L’avancée des idées procède par à-coups, comme une marée qui monte. Chacune de ces vagues dépose sur la plage une frange d’écume aux contours capricieux, ici plus avancée, ailleurs en retrait. Mais c’est la frange de la même vague, si différents en soient le dessin de l’écume et son tracé. De même poètes, moralistes, médecins, philosophes tendent-ils chacun leurs forces selon leur méthode et leur génie propre pour élucider au même moment de l’Histoire les mêmes questions, les uns plus en pointe, les autres à peine en arrière, tous néanmoins liés d’une connivence qu’ils ignorent le plus souvent. Le ressac rend certes caduque une bonne part de ces avancées. Mais le mouvement de cette mer, qu’on le nomme histoire des sciences, des idées ou de l’art, bat au même rythme, celui du cœur vibrant de la pensée.
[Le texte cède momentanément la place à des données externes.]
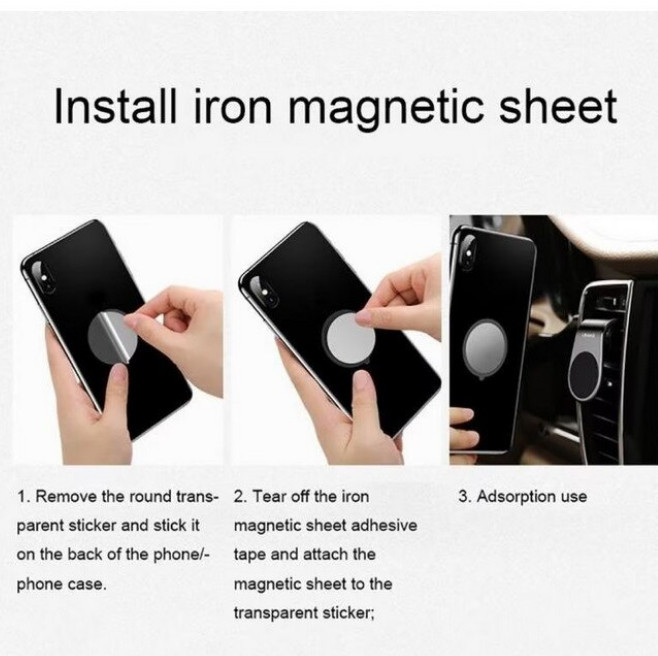 Install iron magnetic sheet

1. Remove the round transparent sticker and stick it on the back of the phone/-phone case.

2. Tear off the iron magnetic sheet adhesive tape and attach the magnetic sheet to the transparent sticker;

3. Adsorption use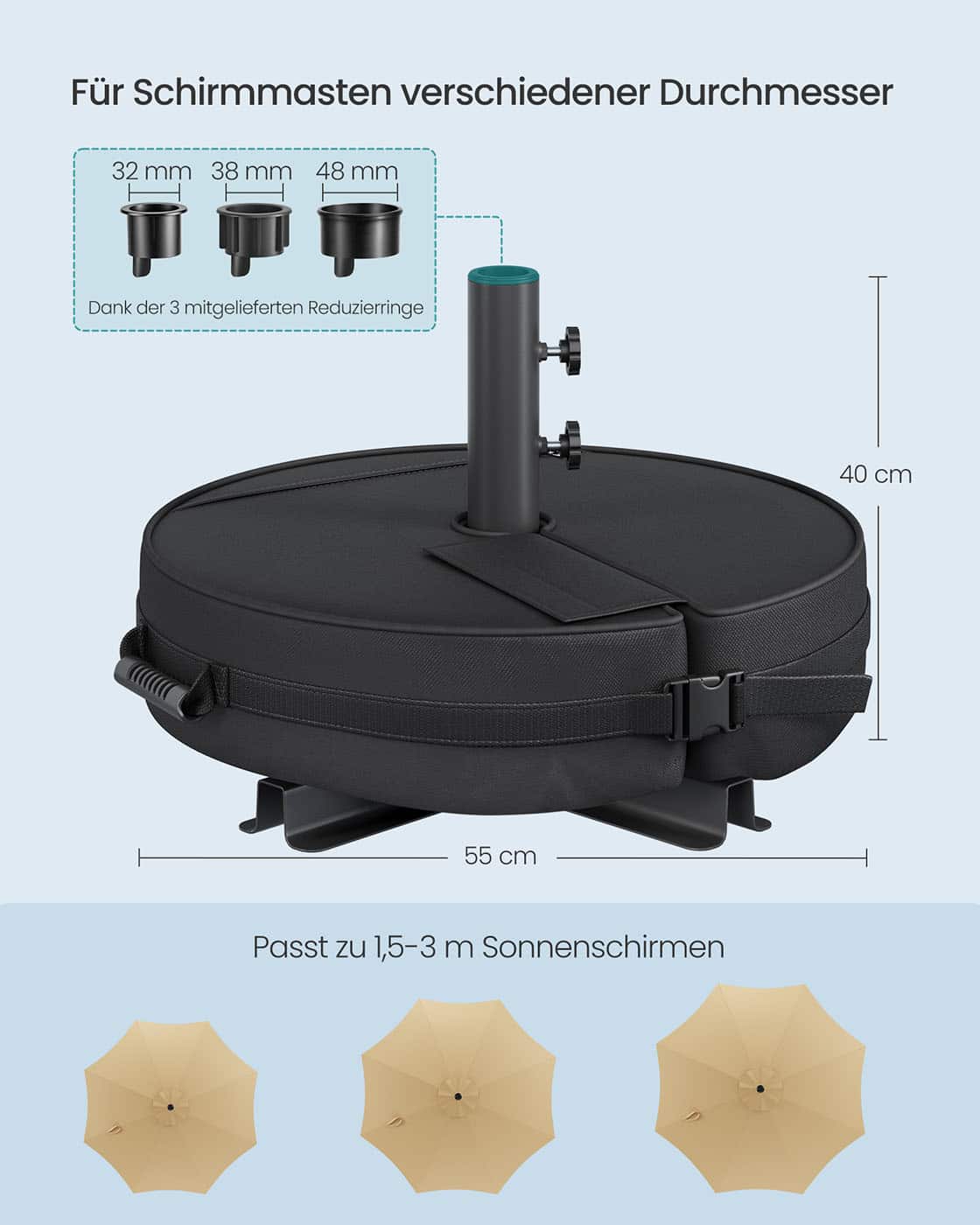 Für Schirmmasten verschiedener Durchmesser

32 mm 38 mm 48 mm

Dank der 3 mitgelieferten Reduzierringe

40 cm

55 cm

Passt zu 1,5-3 m Sonnenschirmen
« Modulations comiques : médecins, médecine et maladie dans le théâtre de Molière », [in] Florence Filippi et Julie de Faramond (dir.), Théâtre et médecine, de l’exhibition spectaculaire de la médecine à l’analyse clinique du théâtre. Actes du colloque organisé les 27 et 28 mai 2010 à l’Université Paris Descartes, Épistémocritique, 2016, p. 23-32.

Notes

  1. Thomas Sydenham, Dissertatio epistolaris ad Guglielmum Cole, Londres, W. Kettilby, 1682, dans les Opera medica, Genève, 1749, 2 vol., t. I, p. 230-284.
  2. Comme il fallait pourtant interpréter et justifier par quelque mécanique cette dramaturgie, le médecin anglais suppose que la faiblesse constitutive des fibres du cerveau ou l'inflammation de l'imagination en proie à une obsession ou à un chagrin aura perturbé la distribution des esprits animaux, ces corpuscules qui transmettent par les réseaux nerveux les ordres de la faculté princesse aux organes. Retour en cercle vicieux de l'ancienne étiologie organique et physiologique au sein du champ à peine dégagé de la maladie mentale.
  3. An Ægrotantes Imaginarii sola diversitate idearum, rejecto omni Remediorum apparatu, sanandi sunt, Montpellier, Vve Honorat Pech, 1723. Thèse soutenue par Georges Imbert sur un développement composé par François Chicoyneau.
  4. François Boissier de Sauvages, Nosologia methodica sistens moroborum classes, genera et species, Amsterdam, De Tournes, 1763, 5 t. en 10 vol. Trad. Gouvion, Lyon, 1772, t. VII, classe VIII, p. 352.